Triclosan has also been linked to the emergence of bacteria resistant to antibiotics and antibacterial products. Along with its negative health effects, triclosan also impacts the environment, ending up in lakes, rivers and other water sources, where it is toxic to aquatic life. Despite its widespread use as a germ-killer in consumer products, triclosan is no more effective than soap and water at preventing illness or eliminating germs, according to the Food and Drug Administration. The Environmental Protection Agency, which regulates pesticides, is currently updating its 2008 assessment of triclosan based on new science showing thyroid and estrogen effects.
"A chemical like triclosan that can disrupt hormones and may affect fetal growth and development does not belong in our soap," said Lisa Archer, director of the Campaign for Safe Cosmetics at the Breast Cancer Fund, "especially since studies show that triclosan is no more effective at preventing illness or removing germs than soap and water."
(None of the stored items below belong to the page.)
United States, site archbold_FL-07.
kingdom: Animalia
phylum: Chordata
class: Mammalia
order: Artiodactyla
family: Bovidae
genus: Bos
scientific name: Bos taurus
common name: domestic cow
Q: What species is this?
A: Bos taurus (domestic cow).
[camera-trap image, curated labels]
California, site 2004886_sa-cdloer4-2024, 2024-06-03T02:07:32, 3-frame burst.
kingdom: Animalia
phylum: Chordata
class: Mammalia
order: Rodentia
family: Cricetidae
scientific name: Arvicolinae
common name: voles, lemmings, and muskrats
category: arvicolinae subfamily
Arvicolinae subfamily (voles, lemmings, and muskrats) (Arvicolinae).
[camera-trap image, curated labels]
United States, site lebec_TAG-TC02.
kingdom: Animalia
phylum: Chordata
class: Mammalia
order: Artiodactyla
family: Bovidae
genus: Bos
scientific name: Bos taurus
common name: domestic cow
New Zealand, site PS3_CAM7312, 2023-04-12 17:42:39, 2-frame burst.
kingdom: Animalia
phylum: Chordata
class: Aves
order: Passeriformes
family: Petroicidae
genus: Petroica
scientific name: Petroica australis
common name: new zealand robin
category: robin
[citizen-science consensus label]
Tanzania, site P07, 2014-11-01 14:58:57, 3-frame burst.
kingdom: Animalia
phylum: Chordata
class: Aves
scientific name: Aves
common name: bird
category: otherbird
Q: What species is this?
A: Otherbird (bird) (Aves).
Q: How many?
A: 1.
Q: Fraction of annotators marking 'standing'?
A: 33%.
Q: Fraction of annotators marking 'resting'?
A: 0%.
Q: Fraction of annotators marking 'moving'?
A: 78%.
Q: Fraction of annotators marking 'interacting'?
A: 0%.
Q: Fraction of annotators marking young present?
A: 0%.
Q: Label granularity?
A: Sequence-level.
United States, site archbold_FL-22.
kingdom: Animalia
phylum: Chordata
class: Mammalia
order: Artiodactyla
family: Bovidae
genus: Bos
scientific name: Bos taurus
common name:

In light of health and environmental concerns, major companies including Johnson & Johnson, L'Oreal, The Body Shop and Staples have said they are no longer using or have policies to not use triclosan. Colgate-Palmolive has eliminated triclosan from its dish-washing liquids and Softsoap hand soaps, but continues to use the chemical in its Total brand toothpastes.
"Thanks to the companies that are recognizing it is unwise and unnecessary to expose their customers to triclosan, the market is starting to move away from this hazardous chemical. But we are disappointed that companies like Bath & Body Works continue to sell products containing this toxic chemical, especially those marketed to teenagers," said Archer.
The Campaign, along with the Center for Environmental Health, sent an alert today to tens of thousands of supporters, demanding that Bath & Body Works join other market leaders in eliminating triclosan from their products.
More than 2,500 consumers have signed the Campaign's Triclosan-Free Pledge, agreeing not to buy products containing the chemical. More than 7,000 have people sent messages to EPA Administrator Lisa Jackson urging the agency to take action to protect people from triclosan exposure.
The Campaign for Safe Cosmetics is a coalition of more than 150 nonprofit organizations working to protect the health of consumers and workers by eliminating dangerous chemicals from cosmetics. Core members include: Clean Water Action, the Breast Cancer Fund, Commonweal, Environmental Working Group, Friends of the Earth, Massachusetts Breast Cancer Coalition and Womenís Voices for the Earth.